No processo, a testemunha protegida foi apresentada pelo nome fictício de Gama. Esse homem disse à polícia, em depoimento formal, ter ouvido acusações contra Henklain em um almoço de família. Ele não quis, porém, repetir à Justiça sua versão porque, segundo a própria Promotoria, dizia ter recebido informações de que comparsas do PM estavam esperando para identificá-lo e matá-lo.

O julgamento dos acusados pela chacina começou na segunda-feira (18) e poderá acabar nesta sexta (22). Segundo essa testemunha Gama, a avó de Henklain teria visto o policial chegar em casa na noite da chacina, às 23h30, muito agitado.

No dia seguinte, teria ouvido a mulher do PM brigar com ele ao reconhecê-lo em imagens de TV matando uma pessoa de camisa vermelha no chamado bar do Juvenal, em Osasco, epicentro da chacina e onde câmeras flagraram os assassinos com os rostos escondidos. Esse reconhecimento teria ocorrido em razão de uma blusa do PM.
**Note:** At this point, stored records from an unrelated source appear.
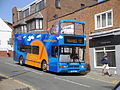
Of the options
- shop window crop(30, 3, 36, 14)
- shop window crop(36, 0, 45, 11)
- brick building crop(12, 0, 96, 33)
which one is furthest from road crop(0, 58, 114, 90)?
shop window crop(30, 3, 36, 14)

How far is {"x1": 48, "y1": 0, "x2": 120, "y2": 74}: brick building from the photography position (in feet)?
58.6

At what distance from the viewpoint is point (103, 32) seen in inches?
751

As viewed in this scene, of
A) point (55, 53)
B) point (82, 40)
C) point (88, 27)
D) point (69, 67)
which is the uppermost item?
point (88, 27)

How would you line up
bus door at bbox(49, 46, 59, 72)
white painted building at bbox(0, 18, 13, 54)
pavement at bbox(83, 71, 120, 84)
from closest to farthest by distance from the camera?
1. pavement at bbox(83, 71, 120, 84)
2. bus door at bbox(49, 46, 59, 72)
3. white painted building at bbox(0, 18, 13, 54)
Para a Promotoria, essas informações, prestadas a policiais no inquérito, seriam as mais importantes do processo –por se tratar de gente próxima ao policial militar e que o conhecia muito bem.

PROTEÇÃO

Questionado, o promotor minimizou a revelação do nome da testemunha, ainda que sem consentimento dela. Embora a identidade do homem tenha sido mantida em sigilo no decorrer do processo por questões de segurança, Oliveira afirmou que a defesa dos réus havia tido acesso ao nome e que a exposição poderia significar maior proteção à testemunha.

O promotor afirmou ainda que a testemunha se recusou a falar à Justiça também porque poderia haver problemas familiares, já que a mulher de Henklain estaria grávida e ficaria ao lado do marido. Isso, na avaliação de Oliveira, seria a principal razão para a testemunha não falar ao júri, até mais do que eventuais ameaças de morte.

Em 2015, a principal testemunha protegida de chacinas ocorridas em 2013 –também envolvendo PMs de Osasco– foi assassinada a tiros.

INTIMIDAÇÃO

Um outro episódio do julgamento, a cargo da defesa de um dos policiais, foi questionado pela Promotoria. O advogado Nilton Nunes, que defende o PM Eleutério, mencionou o nome e a profissão dos jurados no fim dos debates nesta quinta.

Detalhes sobre os integrantes do júri vinham sendo mantidos sob reserva –sem divulgação a jornalistas. Para o promotor Oliveira, tratou-se de "uma tática baixa, para dizer o mínimo", pela hipótese de intimidação. "Não sei se ele fez de propósito ou de boa-fé. Se estiver de boa-fé, é muito ingênuo, mas é um tremendo ato de irresponsabilidade", disse.

Nunes afirmou não haver nenhuma proibição e que não quis amedrontar ninguém. Disse que apenas tentou ser mais educado "para tratá-los por nome, e não por números".